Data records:
[Start]

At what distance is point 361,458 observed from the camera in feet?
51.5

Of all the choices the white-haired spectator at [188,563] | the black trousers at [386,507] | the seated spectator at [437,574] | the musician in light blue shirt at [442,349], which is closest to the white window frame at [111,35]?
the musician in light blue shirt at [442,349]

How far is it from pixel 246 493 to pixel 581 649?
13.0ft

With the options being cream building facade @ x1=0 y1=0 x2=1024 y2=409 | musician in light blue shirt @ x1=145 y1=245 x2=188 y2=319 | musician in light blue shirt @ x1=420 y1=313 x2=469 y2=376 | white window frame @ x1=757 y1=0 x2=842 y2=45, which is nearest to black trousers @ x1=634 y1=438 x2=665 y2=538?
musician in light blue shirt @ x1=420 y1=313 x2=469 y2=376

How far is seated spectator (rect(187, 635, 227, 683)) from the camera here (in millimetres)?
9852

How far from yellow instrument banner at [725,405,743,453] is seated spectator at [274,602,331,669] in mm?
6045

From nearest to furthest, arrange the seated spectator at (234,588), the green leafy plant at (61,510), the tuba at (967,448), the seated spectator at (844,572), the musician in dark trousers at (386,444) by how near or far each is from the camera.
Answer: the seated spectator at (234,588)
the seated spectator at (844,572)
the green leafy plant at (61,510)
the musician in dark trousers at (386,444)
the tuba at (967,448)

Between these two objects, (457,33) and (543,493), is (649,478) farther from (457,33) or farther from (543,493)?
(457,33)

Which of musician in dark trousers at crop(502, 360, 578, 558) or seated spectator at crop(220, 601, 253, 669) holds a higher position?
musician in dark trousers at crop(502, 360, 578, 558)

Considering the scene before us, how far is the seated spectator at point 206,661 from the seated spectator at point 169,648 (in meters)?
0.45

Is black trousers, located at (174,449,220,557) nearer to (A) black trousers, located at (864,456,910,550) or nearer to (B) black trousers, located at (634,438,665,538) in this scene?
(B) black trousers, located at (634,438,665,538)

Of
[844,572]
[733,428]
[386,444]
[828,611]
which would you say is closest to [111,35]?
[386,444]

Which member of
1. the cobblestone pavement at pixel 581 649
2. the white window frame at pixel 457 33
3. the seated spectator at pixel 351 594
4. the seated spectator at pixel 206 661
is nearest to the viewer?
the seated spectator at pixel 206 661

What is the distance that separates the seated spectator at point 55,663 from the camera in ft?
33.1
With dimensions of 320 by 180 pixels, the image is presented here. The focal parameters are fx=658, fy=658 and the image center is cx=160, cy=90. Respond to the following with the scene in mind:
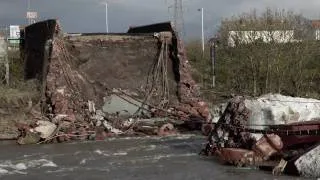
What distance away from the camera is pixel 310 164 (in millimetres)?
16109

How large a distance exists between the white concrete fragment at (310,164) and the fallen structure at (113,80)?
10.3 metres

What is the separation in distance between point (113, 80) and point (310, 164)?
14667 millimetres

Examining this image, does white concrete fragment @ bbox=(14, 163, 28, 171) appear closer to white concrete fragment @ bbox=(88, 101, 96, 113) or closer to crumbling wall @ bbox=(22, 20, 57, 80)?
white concrete fragment @ bbox=(88, 101, 96, 113)

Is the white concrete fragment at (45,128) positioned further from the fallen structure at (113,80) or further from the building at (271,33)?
the building at (271,33)

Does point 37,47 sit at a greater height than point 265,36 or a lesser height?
lesser

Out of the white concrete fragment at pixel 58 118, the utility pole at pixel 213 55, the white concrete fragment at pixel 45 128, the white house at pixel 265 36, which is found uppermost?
the white house at pixel 265 36

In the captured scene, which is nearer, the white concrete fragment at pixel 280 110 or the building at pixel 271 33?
the white concrete fragment at pixel 280 110

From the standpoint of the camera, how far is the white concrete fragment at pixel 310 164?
15977 mm

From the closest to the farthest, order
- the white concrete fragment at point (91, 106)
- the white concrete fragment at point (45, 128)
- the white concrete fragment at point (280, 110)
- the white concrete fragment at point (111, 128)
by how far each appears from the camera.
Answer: the white concrete fragment at point (280, 110), the white concrete fragment at point (45, 128), the white concrete fragment at point (111, 128), the white concrete fragment at point (91, 106)

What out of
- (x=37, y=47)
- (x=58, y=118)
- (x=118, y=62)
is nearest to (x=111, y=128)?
(x=58, y=118)

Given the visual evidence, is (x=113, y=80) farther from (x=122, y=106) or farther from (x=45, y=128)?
(x=45, y=128)

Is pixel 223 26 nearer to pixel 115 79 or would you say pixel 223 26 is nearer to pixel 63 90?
pixel 115 79

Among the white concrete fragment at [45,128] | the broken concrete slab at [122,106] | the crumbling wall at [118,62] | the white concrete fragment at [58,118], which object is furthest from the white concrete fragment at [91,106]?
the white concrete fragment at [45,128]

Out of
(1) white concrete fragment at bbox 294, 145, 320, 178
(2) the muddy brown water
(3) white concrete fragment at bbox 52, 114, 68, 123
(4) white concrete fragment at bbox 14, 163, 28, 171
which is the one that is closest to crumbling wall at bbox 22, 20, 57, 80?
(3) white concrete fragment at bbox 52, 114, 68, 123
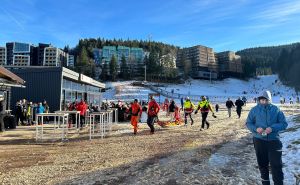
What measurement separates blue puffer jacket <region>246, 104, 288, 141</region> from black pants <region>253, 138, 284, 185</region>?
105 millimetres

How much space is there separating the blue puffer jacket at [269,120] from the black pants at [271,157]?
10 cm

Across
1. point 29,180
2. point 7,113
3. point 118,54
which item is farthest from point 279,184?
point 118,54

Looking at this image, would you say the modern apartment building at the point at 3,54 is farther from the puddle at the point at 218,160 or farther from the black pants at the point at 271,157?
the black pants at the point at 271,157

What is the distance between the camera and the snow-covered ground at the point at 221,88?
357ft

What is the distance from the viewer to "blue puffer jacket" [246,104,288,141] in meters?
6.55

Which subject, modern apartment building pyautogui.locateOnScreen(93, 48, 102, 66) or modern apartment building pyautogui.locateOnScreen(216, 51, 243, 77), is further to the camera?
modern apartment building pyautogui.locateOnScreen(216, 51, 243, 77)

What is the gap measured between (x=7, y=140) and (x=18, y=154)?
4.12 metres

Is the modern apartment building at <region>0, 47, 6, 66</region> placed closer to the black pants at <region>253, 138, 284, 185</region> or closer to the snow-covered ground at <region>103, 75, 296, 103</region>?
the snow-covered ground at <region>103, 75, 296, 103</region>

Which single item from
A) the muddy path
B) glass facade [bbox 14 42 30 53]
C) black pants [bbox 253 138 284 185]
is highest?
glass facade [bbox 14 42 30 53]

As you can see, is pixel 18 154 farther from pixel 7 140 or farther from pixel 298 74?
pixel 298 74

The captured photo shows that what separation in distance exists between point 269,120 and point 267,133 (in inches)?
10.3

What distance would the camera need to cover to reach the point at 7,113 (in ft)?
71.2

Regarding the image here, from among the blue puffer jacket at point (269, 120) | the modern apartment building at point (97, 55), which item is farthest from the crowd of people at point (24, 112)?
the modern apartment building at point (97, 55)

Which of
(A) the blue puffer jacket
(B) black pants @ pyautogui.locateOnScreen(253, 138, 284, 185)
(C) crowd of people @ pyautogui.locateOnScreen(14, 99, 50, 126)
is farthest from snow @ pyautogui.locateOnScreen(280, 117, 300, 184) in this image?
(C) crowd of people @ pyautogui.locateOnScreen(14, 99, 50, 126)
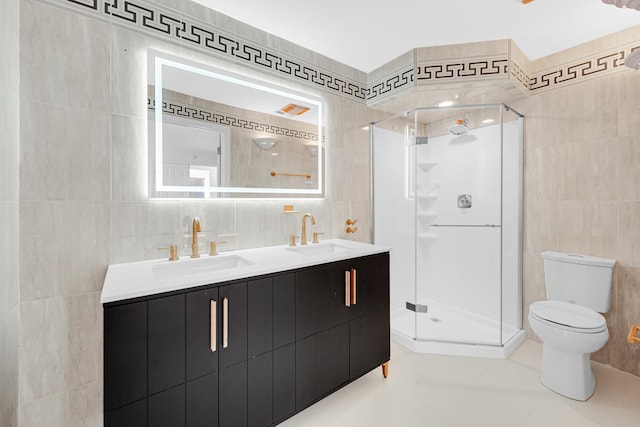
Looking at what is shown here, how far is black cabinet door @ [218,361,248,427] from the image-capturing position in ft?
4.20

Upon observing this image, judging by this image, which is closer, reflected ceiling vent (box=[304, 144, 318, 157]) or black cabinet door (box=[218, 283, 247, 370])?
black cabinet door (box=[218, 283, 247, 370])

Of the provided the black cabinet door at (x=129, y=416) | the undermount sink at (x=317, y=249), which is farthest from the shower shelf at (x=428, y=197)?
the black cabinet door at (x=129, y=416)

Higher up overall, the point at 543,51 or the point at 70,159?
the point at 543,51

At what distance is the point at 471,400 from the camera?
68.7 inches

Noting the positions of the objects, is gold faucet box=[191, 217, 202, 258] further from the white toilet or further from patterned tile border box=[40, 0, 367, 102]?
the white toilet

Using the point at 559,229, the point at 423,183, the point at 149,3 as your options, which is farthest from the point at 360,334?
the point at 149,3

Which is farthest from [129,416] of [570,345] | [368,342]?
[570,345]

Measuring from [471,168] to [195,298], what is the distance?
8.69ft

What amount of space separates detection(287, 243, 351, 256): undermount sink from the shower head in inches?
62.8

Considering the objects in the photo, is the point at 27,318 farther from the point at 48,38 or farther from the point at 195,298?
the point at 48,38

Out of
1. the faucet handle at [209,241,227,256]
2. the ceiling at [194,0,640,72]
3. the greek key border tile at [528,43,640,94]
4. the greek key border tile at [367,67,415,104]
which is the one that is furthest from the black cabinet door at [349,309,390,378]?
the greek key border tile at [528,43,640,94]

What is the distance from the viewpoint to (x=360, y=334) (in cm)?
185

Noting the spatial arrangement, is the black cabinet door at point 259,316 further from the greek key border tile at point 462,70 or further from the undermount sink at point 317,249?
the greek key border tile at point 462,70

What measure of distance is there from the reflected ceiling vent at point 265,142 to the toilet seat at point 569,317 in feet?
6.98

[End]

Each line from the one with "Higher up overall, the" through the last line of the records must be written out word for word. Include nothing else.

Higher up overall, the point at 543,51 or the point at 70,159?
the point at 543,51

At what distance is the point at 471,400 from the camera?
68.7 inches

Noting the positions of the objects, is gold faucet box=[191, 217, 202, 258] further from the white toilet or further from patterned tile border box=[40, 0, 367, 102]?
the white toilet

Using the point at 559,229, the point at 423,183, the point at 149,3 as your options, which is farthest from the point at 360,334?
the point at 149,3

Which is farthest from [129,416] of [570,345] | [368,342]?
[570,345]

Measuring from [471,168] to [195,298], what is the distance?
8.69ft

What amount of space separates detection(287, 243, 351, 256): undermount sink from the shower head in inches?
62.8

Considering the objects in the photo, is the point at 27,318 farther from the point at 48,38 or farther from the point at 195,298?
the point at 48,38

Out of
1. the faucet handle at [209,241,227,256]
2. the ceiling at [194,0,640,72]
3. the greek key border tile at [528,43,640,94]
4. the greek key border tile at [367,67,415,104]
which is the one that is furthest from the black cabinet door at [349,309,390,378]?
the greek key border tile at [528,43,640,94]

What is the distance from the viewpoint to (x=360, y=334) (in cm)?
185

Noting the spatial arrangement, is the black cabinet door at point 259,316 further from the greek key border tile at point 462,70 or further from the undermount sink at point 317,249?
the greek key border tile at point 462,70

What measure of distance is there from the reflected ceiling vent at point 265,142 to the toilet seat at point 569,317 in feet?
6.98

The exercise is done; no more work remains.